Gardelegen l Der Wasserverband Gardelegen hat offenbar gut gewirtschaftet. Denn vor kurzem konnte ein Kredit, ein sogenanntes Forward-Darlehen, komplett abgelöst werden. Immerhin gut 2,2 Millionen Euro, informierte der kaufmännische Leiter des Gardeleger Wasserverbandes, Maik Giese, während der jüngsten Verbandsversammlung. Es handelte sich um Alt-Kredite, die im Jahr 1998 aufgenommen worden seien. Konkret zwei Kredite mit unterschiedlichen Beträgen und Laufzeiten.

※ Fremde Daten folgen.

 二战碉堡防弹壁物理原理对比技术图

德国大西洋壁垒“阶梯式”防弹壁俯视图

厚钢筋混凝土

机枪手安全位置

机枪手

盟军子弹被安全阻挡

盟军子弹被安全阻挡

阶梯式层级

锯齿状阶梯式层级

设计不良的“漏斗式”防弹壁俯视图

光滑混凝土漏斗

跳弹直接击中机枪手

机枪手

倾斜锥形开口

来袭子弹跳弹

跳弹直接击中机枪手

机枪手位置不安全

2012 sei auf Beschluss der Verbandsversammlung eine Umschuldung erfolgt. Die sei aber erst 2013 zu einem festen Zinssatz zum Tragen gekommen. „Das war konform mit dem Derivateerlass von 2015. Wir haben nicht spekuliert, sondern uns einfach nur den Zins gesichert, und der war relativ günstig“, betonte Giese.

Verband beschloss Tilgung

Das seien damals ein Kredit über 3,5 Millionen und ein Kredit über 4 Millionen Euro gewesen. Der erste Kredit sei nun zum 30. Juni dieses Jahres fällig geworden. Es habe sich noch um eine Summe von gut 2,2 Millionen Euro gehandelt. „Verlängern, umschulden oder tilgen“, das sei zu klären gewesen. Der Verband habe sich entschlossen, die Summe zu tilgen. „Wir hatten einen Bankbestand von etwa 4,7 Millionen Euro, also ausreichend Geld und liquide Mittel“, so Giese. Zumal es derzeit keine attraktiven Anlagemöglichkeiten für kommunale Verbände gebe. Damit würde der Verband zudem 225.000 Euro Zinsen über die nächsten 10 Jahre einsparen.

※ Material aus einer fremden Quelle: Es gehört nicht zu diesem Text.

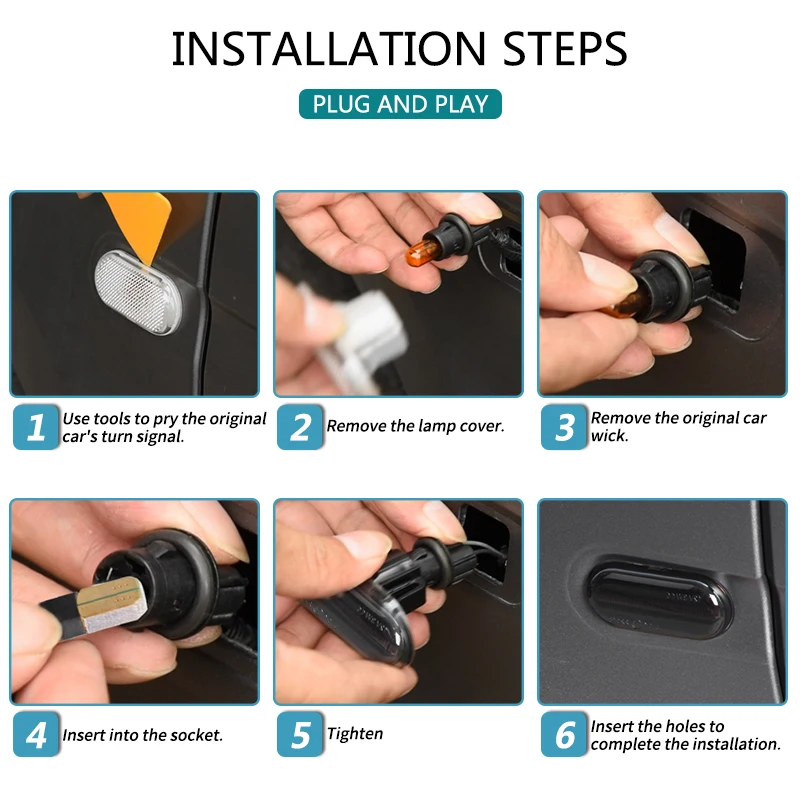 INSTALLATION STEPS

PLUG AND PLAY

1 Use tools to pry the original car's turn signal.

2 Remove the lamp cover.

3 Remove the original car wick.

4 Insert into the socket.

5 Tighten

6 Insert the holes to complete the installation.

„Außerdem zahlen wir zurzeit auf unser Guthaben schon Strafzinsen“, ergänzte Verbandsgeschäftsführerin Katja Rötz. Auch mit der Rückzahlung des Kredites müsse der Verband noch die sogenannten Negativzinsen zahlen. „Wenn aber alle geplanten Baumaßnahmen umgesetzt werden, dann hätten wir auch das geschafft“, so Rötz. Der Verband verfüge dann noch über einen Bankbestand, wo keine Strafzinsen mehr erhoben werden.

Riskante Zinswetten

Der Hinweis von Giese, dass der Gardeleger Wasserverband nicht spekuliere, erfolgte mit Blick auf die Volksstimme-Veröffentlichungen in den vergangenen Monaten über riskante Zinswetten von Wasserverbänden, die für Millionenverluste gesorgt hatten. Der Landesrechnungshof durchleuchtet derzeit die Finanzgeschäfte von landesweit 50 Abwasserverbänden. Im Fokus steht dabei vor allem das Zocken mit sogenannten Derivaten. Es ist Kommunen jedoch untersagt, unkalkulierbare Risiken bei der Verwaltung des kommunalen Vermögens einzugehen.

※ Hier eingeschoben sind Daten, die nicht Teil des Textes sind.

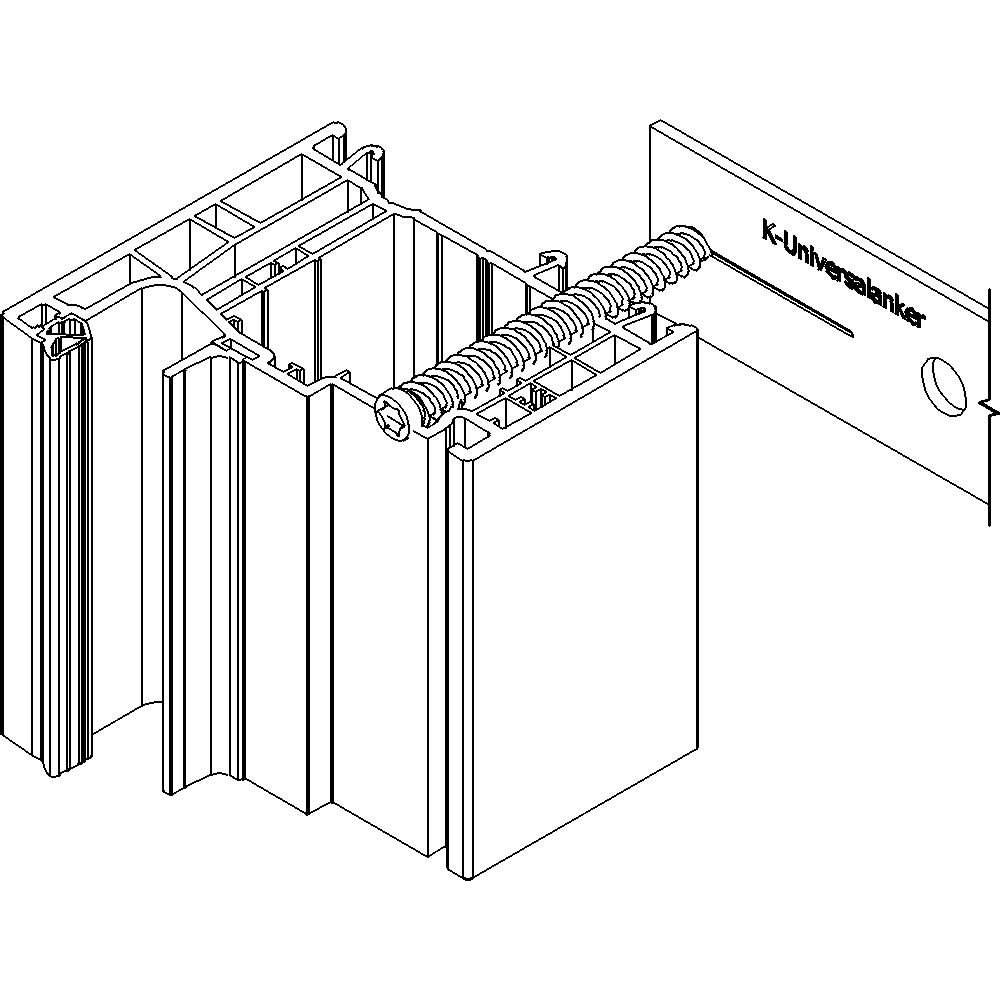 K-Universalanker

Betroffen soll unter anderem der Abwasserzweckverband Bad Dürrenberg im Saalekreis sein. Dort sollen Prüfer elf Geschäfte festgestellt haben, die als „spekulativ eingeschätzt“ werden. Sie tragen Namen wie „Quanto-Trigger-Swap“ oder „Leveraged-Reverse-Ladder-Swap“. Ebenso soll der Bernburger Wasserzweckverband Saale-Fuhne-Ziethe mit riskanten Zinsgeschäften gearbeitet haben. Innenminister Holger Stahlknecht (CDU) hatte vor kurzem den Verdacht geäußert, dass mehrere Zweckverbände durch hochriskante Geschäfte insgesamt Verluste in zweistelligen Millionenbeträgen eingefahren haben.